-- INPUT ROWS --
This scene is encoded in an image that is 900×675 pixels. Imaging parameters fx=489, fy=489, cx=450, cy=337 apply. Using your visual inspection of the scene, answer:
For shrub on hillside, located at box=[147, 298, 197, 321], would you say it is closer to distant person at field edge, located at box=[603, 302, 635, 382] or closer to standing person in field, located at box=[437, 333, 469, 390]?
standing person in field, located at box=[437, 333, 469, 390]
...
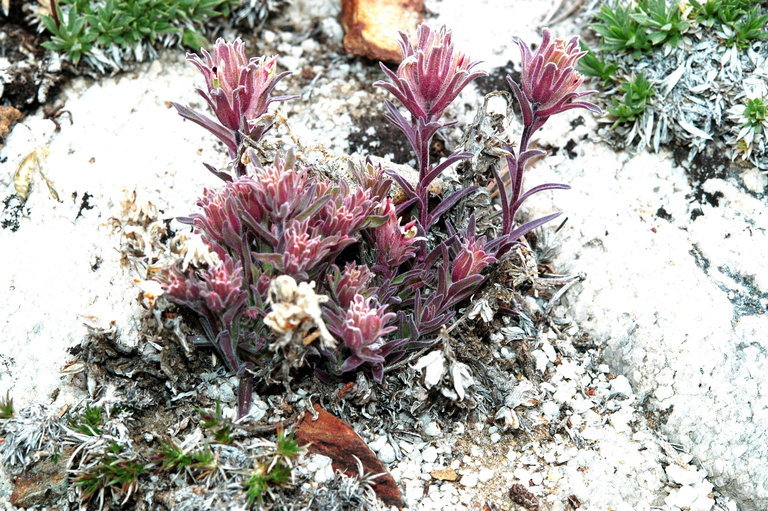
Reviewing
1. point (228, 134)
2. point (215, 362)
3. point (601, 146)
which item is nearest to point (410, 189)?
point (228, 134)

-- PROBLEM DESCRIPTION --
Report how many lines in the entries above contain the string "standing", with case counting, and give only the number.

-- RESPONSE --
2